The largest randomized study of breastfeeding ever conducted reports that breastfeeding raises children’s IQs and improves their academic performance, a McGill researcher and his team have found.
In an article titled, Breastfeeding and Child Cognitive Development, published in the current issue of the Archives of General Psychiatry, Dr. Michael S. Kramer, Scientific Director of the Canadian Institutes of Health Research (CIHR), Institute of Human Development, Child and Youth Health (IHDCYH), reports the results from following the same group of 14,000 children for 6.5 years.
"Our study provides the strongest evidence to date that prolonged and exclusive breastfeeding makes kids smarter," said Kramer, a Professor of Pediatrics and of Epidemiology & Biostatistics in the McGill University Faculty of Medicine and lead investigator in the study.

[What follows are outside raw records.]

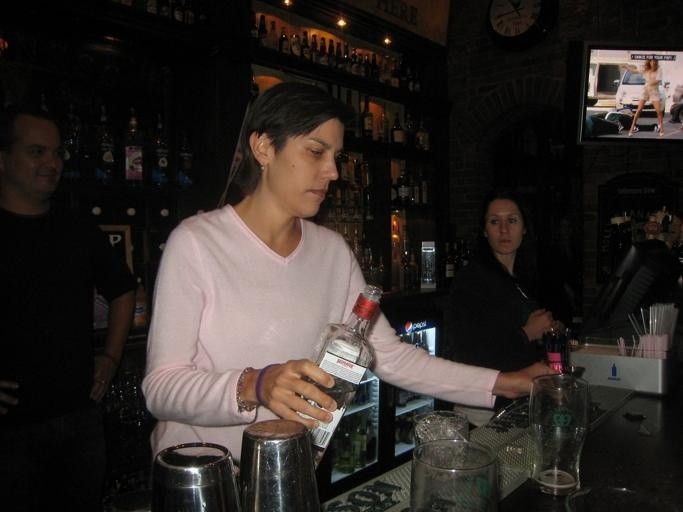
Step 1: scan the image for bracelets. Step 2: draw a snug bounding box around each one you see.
[236,367,256,411]
[255,364,280,409]
[99,350,116,364]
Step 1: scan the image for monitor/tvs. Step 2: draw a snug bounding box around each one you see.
[576,41,683,146]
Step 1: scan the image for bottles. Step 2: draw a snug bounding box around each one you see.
[315,151,470,291]
[328,86,430,152]
[120,0,207,25]
[133,278,146,327]
[291,284,383,473]
[105,370,149,430]
[2,88,170,191]
[249,11,422,94]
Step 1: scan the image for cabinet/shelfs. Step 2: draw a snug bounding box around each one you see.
[1,1,234,386]
[233,1,452,359]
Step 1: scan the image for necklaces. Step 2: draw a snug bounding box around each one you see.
[235,206,301,258]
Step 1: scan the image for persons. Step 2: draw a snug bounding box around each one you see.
[449,191,574,411]
[621,59,666,138]
[138,81,558,512]
[0,104,135,511]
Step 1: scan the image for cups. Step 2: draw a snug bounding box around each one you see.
[151,442,239,512]
[412,410,469,459]
[410,440,499,512]
[529,376,589,495]
[546,329,576,375]
[240,419,321,512]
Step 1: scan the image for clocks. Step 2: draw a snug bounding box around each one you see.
[485,0,558,54]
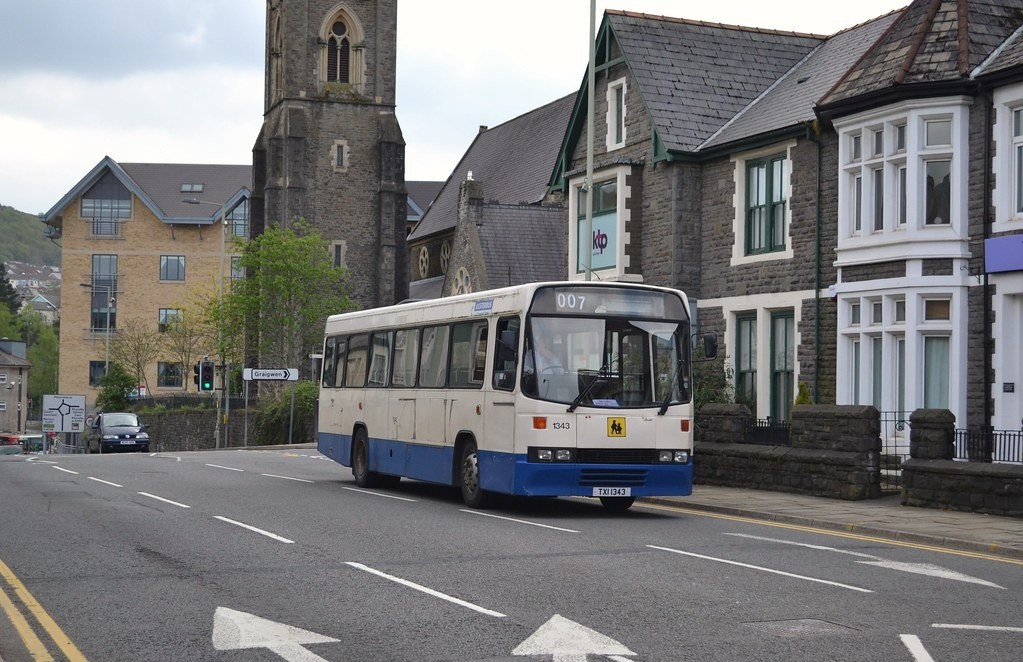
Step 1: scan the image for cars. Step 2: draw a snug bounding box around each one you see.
[87,411,151,453]
[47,432,58,443]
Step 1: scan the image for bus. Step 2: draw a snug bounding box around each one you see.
[315,281,719,510]
[20,436,49,455]
[0,435,19,445]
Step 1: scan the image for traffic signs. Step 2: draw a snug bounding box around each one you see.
[243,369,299,380]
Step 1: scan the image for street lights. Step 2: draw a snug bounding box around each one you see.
[181,198,226,449]
[79,283,110,386]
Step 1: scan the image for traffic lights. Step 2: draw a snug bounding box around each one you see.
[28,399,32,409]
[195,361,214,392]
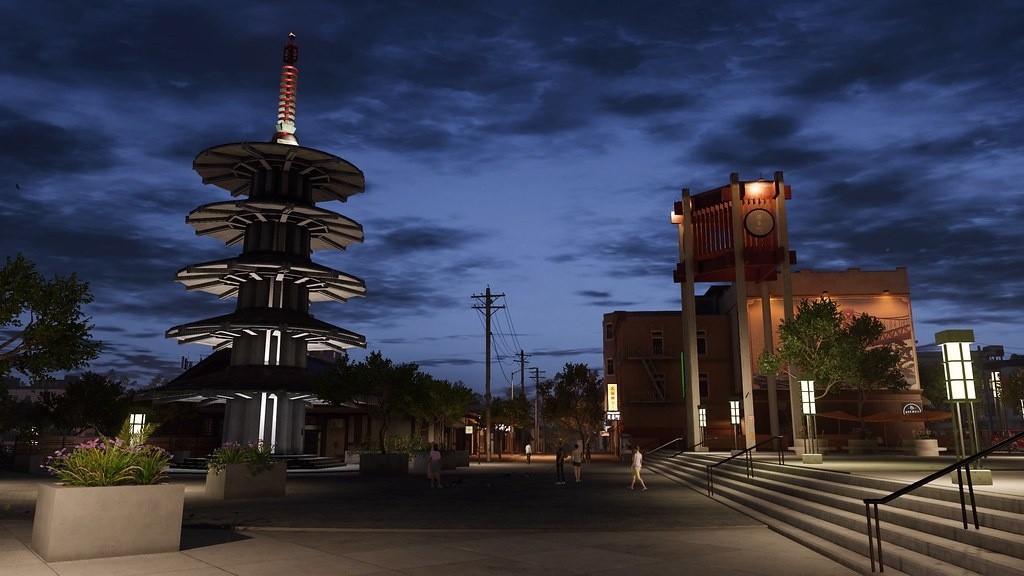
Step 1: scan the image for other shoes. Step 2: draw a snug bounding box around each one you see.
[627,486,633,489]
[431,486,434,488]
[555,481,561,484]
[576,480,581,483]
[437,485,442,487]
[561,482,565,484]
[642,487,647,490]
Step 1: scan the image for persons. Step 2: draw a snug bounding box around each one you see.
[630,445,648,490]
[569,443,582,482]
[554,441,566,484]
[584,443,592,464]
[428,443,444,488]
[525,441,532,464]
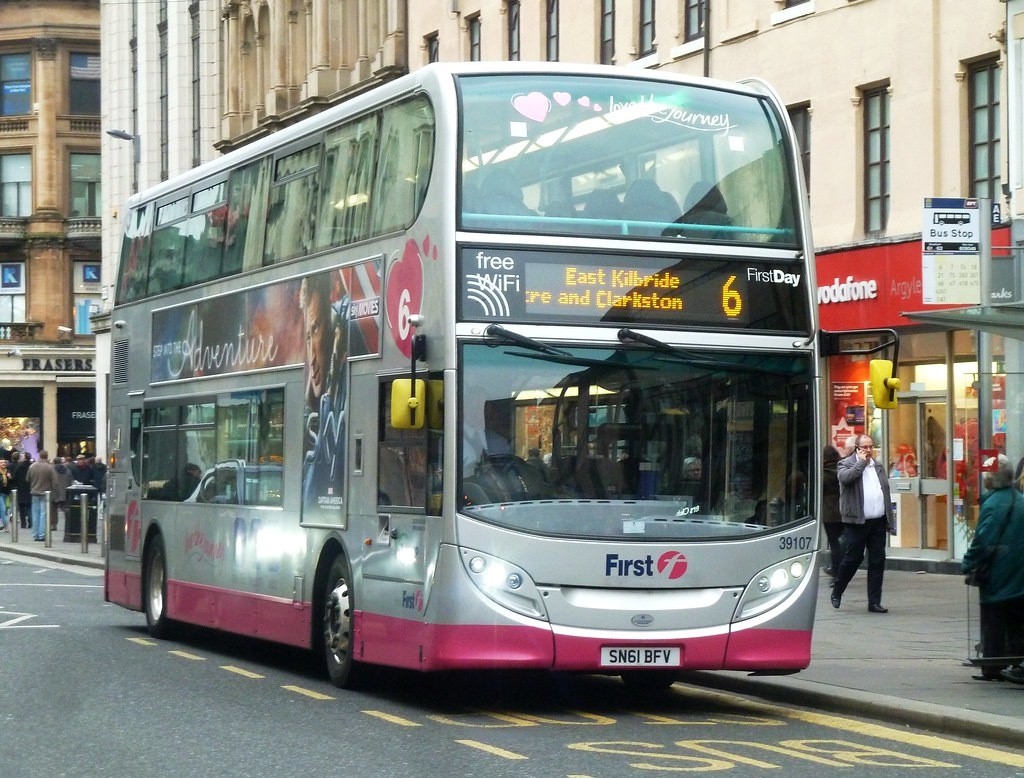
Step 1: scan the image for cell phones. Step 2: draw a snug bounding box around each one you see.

Kramer and his colleagues evaluated the children in 31 Belarusian hospitals and clinics. Half the mothers were exposed to an intervention that encouraged prolonged and exclusive breastfeeding. The remaining half continued their usual maternity hospital and outpatient pediatric care and follow-up. This allowed the researchers to measure the effect of breastfeeding on the children’s cognitive development without the results being biased by differences in factors such as the mother’s intelligence or her way of interacting with her baby.
The children’s cognitive ability was assessed by IQ tests administered by the children’s pediatricians and by their teachers’ ratings of their academic performance in reading, writing, mathematics and other subjects. Both sets of measures were significantly higher in the group randomized to the breastfeeding promotion intervention.
"The effect of breastfeeding on brain development and intelligence has long been a popular and hotly debated topic,” says Dr. Kramer. "While most studies have been based on association, however, we can now make a causal inference between breastfeeding and intelligence – because of the randomized design of our study.”
The study was funded by the Canadian Institutes of Health Research.